A range of tests may include some or all of the following:
- Blood tests
- Urine tests
- Oral Glucose Tolerance Test – a test looking for insulin resistance and type 2 diabetes which are closely associated with non-alcoholic fatty liver disease
- Liver biopsy – a procedure in which a small sample of liver tissue is obtained by passing a specially designed needle through the skin
Non-alcoholic steatohepatitis (NASH) is inflammation of the liver associated with accumulation of fat. It is often associated with a degree of scarring in the liver called fibrosis. About a third of children with fat in their liver are thought to go on to develop NASH.

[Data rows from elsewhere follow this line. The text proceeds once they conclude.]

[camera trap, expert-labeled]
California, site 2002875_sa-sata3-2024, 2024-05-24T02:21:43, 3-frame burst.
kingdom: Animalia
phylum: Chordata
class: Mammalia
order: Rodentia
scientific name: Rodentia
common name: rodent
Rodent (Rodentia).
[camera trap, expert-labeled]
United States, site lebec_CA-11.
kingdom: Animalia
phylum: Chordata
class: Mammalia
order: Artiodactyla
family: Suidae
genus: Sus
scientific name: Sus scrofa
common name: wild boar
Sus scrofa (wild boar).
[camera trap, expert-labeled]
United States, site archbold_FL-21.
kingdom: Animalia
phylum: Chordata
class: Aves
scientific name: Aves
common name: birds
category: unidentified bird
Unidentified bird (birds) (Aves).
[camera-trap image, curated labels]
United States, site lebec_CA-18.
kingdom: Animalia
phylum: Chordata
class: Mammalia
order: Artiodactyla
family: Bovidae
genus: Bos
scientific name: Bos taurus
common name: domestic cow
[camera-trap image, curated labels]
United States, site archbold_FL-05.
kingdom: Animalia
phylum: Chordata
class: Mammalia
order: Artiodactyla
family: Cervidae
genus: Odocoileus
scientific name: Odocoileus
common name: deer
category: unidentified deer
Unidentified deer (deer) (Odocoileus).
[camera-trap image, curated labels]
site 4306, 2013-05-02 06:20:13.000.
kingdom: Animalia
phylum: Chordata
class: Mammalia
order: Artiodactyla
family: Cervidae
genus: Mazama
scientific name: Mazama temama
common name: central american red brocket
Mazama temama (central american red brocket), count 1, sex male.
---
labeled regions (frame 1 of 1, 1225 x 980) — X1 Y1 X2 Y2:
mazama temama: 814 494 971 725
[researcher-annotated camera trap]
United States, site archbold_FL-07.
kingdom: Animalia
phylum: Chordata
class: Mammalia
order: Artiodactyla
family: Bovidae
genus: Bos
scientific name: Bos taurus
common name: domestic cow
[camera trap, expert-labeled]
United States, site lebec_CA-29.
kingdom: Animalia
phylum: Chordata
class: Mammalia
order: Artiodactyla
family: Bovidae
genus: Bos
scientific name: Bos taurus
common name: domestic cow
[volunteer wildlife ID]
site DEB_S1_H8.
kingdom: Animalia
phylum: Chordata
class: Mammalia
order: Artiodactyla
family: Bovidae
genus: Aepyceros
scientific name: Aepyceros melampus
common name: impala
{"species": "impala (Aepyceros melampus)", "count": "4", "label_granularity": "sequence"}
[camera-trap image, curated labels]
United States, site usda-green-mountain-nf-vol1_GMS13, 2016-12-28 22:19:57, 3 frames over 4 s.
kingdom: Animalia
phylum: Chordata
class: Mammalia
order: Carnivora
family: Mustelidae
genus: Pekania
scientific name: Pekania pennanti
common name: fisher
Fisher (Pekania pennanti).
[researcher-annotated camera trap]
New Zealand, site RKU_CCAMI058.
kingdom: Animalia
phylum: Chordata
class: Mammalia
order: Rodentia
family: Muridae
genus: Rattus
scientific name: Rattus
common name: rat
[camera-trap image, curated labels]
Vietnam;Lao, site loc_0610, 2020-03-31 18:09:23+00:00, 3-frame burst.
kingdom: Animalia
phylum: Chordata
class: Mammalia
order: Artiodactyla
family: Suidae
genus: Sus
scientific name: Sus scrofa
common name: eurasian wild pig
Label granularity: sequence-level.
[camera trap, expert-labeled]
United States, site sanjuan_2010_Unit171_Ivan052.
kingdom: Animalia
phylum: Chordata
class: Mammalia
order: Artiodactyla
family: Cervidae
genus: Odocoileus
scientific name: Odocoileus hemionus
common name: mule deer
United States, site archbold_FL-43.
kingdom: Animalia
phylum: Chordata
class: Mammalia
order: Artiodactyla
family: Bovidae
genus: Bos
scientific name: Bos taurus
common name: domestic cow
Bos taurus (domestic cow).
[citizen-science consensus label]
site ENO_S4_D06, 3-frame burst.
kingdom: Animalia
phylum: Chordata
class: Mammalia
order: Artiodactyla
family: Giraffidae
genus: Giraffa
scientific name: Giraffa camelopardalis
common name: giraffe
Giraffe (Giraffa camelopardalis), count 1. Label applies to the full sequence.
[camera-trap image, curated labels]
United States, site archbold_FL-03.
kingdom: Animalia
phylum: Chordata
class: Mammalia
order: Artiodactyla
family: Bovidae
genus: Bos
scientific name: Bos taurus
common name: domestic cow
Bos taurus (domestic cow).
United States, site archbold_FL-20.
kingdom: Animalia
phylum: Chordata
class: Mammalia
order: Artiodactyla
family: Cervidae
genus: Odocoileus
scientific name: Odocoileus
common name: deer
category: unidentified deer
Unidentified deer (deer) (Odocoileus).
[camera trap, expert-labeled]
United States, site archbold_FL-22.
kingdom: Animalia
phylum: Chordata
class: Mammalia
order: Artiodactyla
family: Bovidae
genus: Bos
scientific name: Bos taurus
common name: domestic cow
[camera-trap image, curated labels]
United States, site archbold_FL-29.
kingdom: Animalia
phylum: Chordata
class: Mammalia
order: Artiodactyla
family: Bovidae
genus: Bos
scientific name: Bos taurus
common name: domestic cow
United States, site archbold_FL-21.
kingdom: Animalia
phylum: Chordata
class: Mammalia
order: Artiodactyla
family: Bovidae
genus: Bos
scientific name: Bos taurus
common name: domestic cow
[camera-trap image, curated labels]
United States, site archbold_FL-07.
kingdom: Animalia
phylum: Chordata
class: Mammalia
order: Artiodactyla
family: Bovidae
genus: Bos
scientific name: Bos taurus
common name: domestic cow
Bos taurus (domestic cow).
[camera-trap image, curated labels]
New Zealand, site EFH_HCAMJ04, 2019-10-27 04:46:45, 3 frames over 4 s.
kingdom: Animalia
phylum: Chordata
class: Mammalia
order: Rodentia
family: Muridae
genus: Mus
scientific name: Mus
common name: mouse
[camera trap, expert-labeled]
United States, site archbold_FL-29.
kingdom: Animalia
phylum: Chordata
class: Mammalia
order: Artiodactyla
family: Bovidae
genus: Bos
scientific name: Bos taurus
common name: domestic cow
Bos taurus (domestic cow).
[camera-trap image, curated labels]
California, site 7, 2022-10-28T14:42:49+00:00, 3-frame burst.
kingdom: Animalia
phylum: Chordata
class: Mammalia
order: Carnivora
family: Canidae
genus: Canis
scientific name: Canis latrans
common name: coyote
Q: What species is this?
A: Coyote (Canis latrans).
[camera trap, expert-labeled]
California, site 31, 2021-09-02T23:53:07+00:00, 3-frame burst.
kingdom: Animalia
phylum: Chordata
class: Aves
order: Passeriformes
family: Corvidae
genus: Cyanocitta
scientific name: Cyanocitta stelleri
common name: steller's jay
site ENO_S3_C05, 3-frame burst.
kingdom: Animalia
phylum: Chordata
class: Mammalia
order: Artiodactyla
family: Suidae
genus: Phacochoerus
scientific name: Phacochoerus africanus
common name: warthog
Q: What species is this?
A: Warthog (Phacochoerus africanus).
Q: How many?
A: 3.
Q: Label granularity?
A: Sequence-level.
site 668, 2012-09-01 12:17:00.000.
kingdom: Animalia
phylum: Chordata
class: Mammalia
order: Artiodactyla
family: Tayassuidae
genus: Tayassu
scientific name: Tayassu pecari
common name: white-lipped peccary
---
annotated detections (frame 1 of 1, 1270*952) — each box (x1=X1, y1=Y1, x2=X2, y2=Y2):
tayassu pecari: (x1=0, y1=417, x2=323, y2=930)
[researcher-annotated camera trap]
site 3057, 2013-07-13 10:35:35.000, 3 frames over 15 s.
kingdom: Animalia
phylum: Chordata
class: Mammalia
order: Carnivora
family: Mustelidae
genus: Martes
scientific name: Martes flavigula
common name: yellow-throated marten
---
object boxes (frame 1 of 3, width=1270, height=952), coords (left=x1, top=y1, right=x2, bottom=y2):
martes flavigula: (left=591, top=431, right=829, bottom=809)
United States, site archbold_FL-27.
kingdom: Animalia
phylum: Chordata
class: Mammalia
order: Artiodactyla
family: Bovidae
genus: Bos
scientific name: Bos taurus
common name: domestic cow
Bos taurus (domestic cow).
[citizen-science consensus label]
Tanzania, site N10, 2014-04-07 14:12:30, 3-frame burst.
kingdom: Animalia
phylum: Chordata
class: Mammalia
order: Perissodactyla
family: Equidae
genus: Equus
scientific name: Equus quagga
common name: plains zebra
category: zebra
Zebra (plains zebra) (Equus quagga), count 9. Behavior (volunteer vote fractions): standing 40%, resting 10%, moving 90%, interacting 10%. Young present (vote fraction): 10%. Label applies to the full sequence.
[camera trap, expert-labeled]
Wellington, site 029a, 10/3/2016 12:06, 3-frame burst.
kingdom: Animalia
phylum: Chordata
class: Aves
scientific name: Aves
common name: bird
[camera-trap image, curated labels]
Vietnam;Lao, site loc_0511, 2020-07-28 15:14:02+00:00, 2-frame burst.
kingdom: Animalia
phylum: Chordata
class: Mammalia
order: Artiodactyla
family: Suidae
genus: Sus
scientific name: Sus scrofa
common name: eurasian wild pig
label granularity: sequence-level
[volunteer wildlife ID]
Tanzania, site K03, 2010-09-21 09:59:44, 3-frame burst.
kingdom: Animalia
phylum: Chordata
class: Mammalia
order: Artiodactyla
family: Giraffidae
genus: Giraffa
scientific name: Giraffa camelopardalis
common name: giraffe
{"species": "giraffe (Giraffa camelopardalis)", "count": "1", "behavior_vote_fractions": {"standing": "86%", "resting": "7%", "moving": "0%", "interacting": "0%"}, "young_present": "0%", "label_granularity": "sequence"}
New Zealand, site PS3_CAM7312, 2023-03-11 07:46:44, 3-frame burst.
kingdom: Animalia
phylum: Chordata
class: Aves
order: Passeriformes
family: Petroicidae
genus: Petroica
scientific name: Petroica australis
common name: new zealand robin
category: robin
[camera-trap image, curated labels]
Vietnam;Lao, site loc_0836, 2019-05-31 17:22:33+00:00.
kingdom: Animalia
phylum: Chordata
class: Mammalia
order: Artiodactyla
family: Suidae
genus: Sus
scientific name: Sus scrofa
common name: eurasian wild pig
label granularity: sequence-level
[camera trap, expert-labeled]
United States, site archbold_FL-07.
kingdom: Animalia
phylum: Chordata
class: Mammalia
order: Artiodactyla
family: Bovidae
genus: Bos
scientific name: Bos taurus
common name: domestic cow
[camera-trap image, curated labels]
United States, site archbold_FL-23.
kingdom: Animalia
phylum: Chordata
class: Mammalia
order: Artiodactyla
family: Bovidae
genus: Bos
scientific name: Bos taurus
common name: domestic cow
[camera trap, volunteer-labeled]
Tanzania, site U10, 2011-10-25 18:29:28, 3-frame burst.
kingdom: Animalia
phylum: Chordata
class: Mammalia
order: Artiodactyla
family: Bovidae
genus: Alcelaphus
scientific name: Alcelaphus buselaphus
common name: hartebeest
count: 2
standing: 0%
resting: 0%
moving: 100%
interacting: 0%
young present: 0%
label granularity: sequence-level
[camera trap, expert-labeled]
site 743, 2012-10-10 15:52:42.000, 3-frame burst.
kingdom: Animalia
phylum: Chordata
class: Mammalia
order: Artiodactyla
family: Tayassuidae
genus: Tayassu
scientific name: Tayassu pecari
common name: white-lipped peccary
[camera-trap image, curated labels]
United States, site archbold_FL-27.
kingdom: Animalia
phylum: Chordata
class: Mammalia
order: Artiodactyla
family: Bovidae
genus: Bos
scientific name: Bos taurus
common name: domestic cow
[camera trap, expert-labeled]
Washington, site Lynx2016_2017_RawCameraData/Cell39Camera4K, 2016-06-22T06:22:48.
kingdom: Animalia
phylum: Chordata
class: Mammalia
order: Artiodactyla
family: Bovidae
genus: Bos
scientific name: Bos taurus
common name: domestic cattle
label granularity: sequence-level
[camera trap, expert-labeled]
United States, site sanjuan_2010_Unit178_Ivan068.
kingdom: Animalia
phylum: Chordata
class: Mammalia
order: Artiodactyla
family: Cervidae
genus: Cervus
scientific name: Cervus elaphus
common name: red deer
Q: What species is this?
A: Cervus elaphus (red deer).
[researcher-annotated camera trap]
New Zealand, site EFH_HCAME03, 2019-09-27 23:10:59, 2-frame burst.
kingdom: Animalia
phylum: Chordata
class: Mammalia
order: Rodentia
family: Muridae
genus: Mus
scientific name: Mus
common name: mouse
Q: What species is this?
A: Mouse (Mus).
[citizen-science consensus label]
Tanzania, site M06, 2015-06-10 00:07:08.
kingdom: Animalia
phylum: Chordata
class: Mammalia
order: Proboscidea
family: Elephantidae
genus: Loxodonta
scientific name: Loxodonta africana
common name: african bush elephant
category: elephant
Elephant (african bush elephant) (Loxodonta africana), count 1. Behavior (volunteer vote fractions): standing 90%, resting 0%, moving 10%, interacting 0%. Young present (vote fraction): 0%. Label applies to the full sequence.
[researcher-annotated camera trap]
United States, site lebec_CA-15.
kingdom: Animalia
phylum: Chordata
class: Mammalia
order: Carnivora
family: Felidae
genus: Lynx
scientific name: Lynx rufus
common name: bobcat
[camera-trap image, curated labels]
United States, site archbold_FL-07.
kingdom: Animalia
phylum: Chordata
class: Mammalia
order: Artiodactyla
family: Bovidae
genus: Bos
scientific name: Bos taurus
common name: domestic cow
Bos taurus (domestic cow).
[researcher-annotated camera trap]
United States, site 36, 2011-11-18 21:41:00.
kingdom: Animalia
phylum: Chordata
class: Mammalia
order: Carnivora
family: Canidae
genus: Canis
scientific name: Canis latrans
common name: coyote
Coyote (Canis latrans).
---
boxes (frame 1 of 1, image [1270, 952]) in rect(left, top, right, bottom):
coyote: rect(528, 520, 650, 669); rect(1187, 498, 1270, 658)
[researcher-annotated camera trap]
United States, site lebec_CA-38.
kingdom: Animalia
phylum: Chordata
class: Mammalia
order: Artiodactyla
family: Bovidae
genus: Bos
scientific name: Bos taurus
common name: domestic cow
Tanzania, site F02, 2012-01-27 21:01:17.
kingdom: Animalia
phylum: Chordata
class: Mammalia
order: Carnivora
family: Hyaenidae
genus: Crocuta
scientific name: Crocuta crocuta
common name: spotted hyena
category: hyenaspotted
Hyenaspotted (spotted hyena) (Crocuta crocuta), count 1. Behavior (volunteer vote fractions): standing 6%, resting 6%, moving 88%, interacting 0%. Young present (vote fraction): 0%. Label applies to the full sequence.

Fat, inflammation and scarring in non-alcoholic fatty liver disease are generally considered to be fully reversible in most cases. Treatment involves decreasing the amount of fat that gathers in the liver cells and thus the inflammation and scarring that accompanies it. All children, whether overweight or not, should be assessed by the dietitian and given advice about weight management including healthy eating. Activity levels and general fitness need to be increased. Reversing the build-up of fat in the liver can take months or even years but is critical to treating the condition.
For those with significant insulin resistance, lifestyle measures are the first port of call. They may be asked to remain the same weight as they grow in height or alternatively lose a certain percentage of body weight according to their age and developmental stage. Specific advice and treatment may be given to children when they are known to complications of cirrhosis.